Durante reunião virtual realizada na manhã de ontem, a CPI da Covid decidiu criar sete núcleos temáticos para acelerar a análise de documentos durante o recesso parlamentar, que começa hoje. As frentes de trabalho avaliarão documentos relacionados aos seguintes temas: Precisa/Covaxin; atuação de empresas intermédiárias; empresa VTC Operadora de Logística; fake news; negacionismo; e os hospitais federais do Rio de Janeiro, que tem no senador Flávio Bolsonaro (Patriotas-RJ). um dos alvos.
----
• **EXERCÍCIO**:
No texto sobre a CPI da Covid, copie tudo de "Durante reunião virtual" até "um dos alvos.", substituindo "reunião virtual" por "reunião on-line".
----
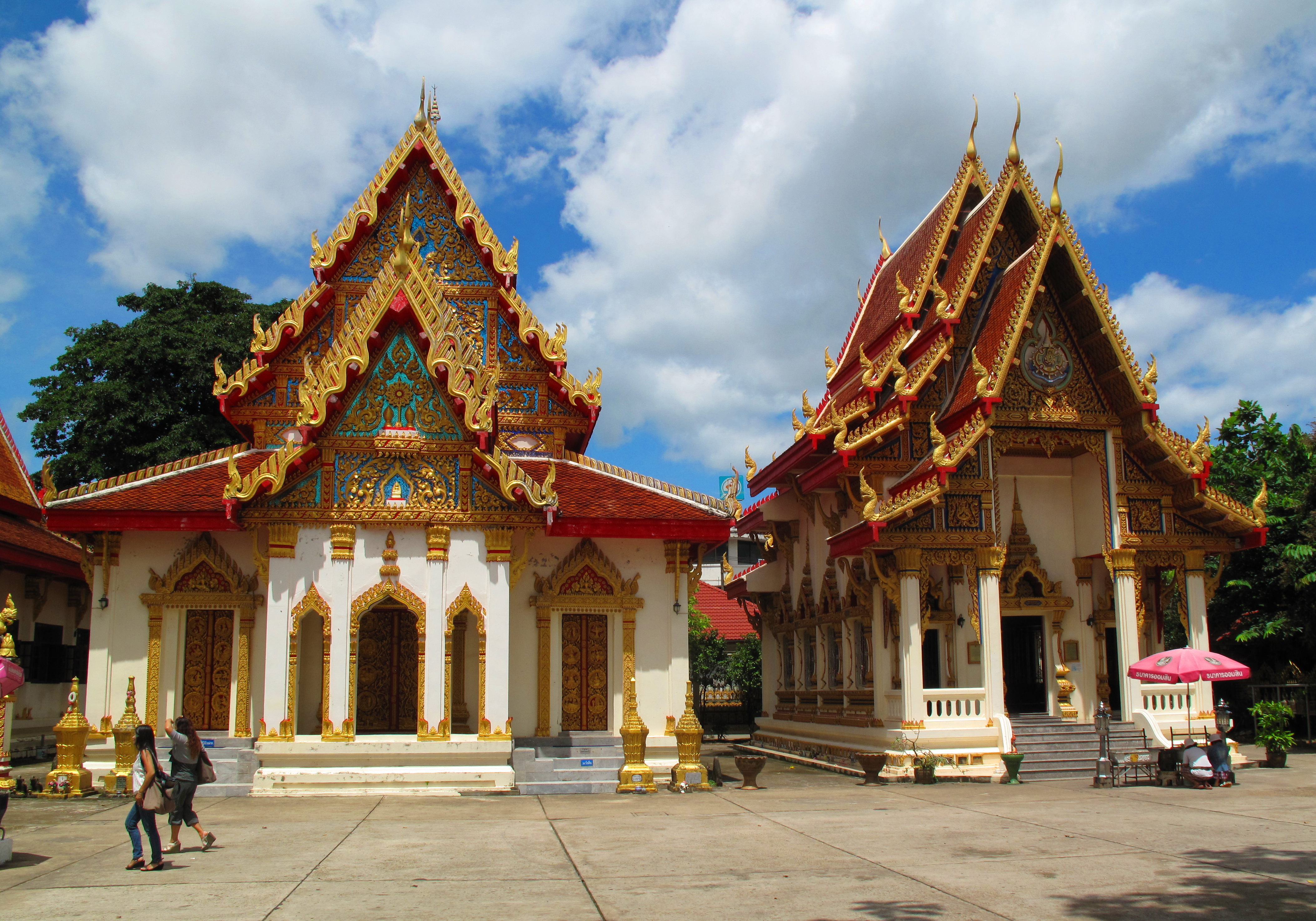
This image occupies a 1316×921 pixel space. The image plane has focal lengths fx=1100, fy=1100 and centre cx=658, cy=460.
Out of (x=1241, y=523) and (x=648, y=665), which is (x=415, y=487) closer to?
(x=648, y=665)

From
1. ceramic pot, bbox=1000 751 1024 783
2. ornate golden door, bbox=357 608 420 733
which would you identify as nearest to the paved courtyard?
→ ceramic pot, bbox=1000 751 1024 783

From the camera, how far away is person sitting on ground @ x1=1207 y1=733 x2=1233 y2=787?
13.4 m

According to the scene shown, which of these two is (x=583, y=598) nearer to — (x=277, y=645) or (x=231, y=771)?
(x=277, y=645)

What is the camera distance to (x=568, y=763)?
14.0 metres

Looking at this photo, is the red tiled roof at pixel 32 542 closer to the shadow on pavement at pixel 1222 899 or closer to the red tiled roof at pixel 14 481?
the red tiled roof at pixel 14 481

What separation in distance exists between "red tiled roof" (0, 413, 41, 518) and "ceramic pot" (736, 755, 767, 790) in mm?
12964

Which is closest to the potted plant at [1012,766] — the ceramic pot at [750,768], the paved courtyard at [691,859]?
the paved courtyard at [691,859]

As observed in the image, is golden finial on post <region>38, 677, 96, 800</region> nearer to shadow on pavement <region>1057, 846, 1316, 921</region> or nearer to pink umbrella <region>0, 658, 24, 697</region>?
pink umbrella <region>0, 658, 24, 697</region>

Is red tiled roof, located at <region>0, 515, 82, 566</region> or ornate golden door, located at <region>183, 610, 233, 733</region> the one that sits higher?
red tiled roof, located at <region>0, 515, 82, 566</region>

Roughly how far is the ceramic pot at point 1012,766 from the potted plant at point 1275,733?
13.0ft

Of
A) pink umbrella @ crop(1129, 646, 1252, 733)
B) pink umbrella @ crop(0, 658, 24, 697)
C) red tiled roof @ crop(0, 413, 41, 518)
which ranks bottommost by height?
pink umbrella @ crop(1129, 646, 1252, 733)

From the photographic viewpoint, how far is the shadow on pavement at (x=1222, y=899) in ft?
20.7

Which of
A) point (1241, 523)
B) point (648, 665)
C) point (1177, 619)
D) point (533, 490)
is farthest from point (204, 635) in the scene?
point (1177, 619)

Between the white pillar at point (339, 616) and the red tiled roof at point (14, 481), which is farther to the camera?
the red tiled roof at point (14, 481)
----
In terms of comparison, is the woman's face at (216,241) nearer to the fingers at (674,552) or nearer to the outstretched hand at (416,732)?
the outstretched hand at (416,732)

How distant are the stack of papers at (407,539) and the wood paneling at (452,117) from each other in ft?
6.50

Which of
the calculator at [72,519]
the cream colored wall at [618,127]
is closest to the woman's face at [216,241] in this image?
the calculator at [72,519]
----
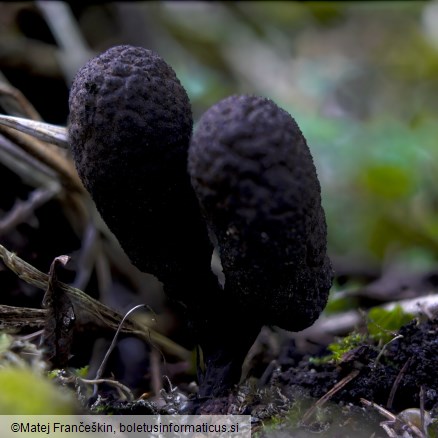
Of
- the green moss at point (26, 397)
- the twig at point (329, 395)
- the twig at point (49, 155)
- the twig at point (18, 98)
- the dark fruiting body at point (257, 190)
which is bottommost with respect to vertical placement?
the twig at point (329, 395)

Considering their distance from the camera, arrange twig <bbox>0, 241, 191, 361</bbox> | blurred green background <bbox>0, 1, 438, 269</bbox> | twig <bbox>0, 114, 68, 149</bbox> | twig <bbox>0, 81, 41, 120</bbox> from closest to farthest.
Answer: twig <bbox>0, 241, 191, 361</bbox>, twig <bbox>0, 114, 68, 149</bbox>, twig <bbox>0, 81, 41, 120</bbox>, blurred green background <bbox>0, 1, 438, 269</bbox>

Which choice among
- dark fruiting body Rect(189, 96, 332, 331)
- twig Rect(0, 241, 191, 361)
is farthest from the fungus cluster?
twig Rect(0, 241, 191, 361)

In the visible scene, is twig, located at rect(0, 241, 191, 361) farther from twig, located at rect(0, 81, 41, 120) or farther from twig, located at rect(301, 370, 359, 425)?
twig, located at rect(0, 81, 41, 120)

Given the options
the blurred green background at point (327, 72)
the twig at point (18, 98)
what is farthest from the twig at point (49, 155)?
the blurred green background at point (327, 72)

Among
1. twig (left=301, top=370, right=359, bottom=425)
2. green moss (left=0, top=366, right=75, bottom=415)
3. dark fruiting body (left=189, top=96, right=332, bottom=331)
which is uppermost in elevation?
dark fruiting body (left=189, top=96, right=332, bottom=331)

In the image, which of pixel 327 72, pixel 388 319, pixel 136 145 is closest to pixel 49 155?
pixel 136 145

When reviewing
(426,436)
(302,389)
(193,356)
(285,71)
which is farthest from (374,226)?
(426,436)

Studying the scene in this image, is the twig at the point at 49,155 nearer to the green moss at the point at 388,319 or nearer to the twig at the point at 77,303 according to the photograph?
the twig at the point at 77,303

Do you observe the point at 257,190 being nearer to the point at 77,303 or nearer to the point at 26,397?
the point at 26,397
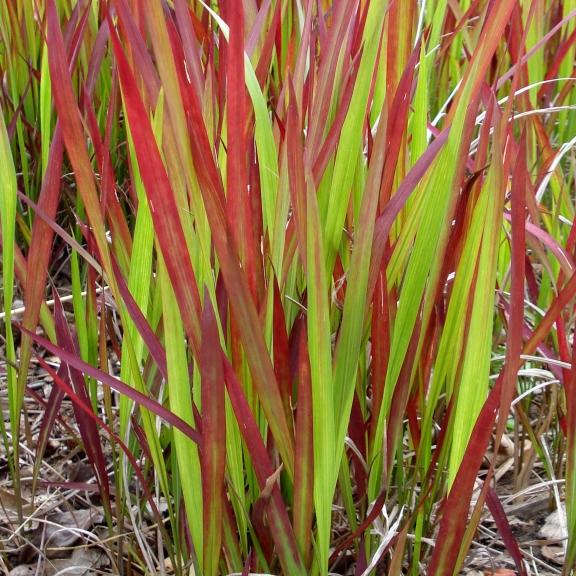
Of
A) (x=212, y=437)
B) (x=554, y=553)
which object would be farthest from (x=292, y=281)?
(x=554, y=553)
----
• **RESPOSTA**:
Durante reunião on-line realizada na manhã de ontem, a CPI da Covid decidiu criar sete núcleos temáticos para acelerar a análise de documentos durante o recesso parlamentar, que começa hoje. As frentes de trabalho avaliarão documentos relacionados aos seguintes temas: Precisa/Covaxin; atuação de empresas intermédiárias; empresa VTC Operadora de Logística; fake news; negacionismo; e os hospitais federais do Rio de Janeiro, que tem no senador Flávio Bolsonaro (Patriotas-RJ). um dos alvos.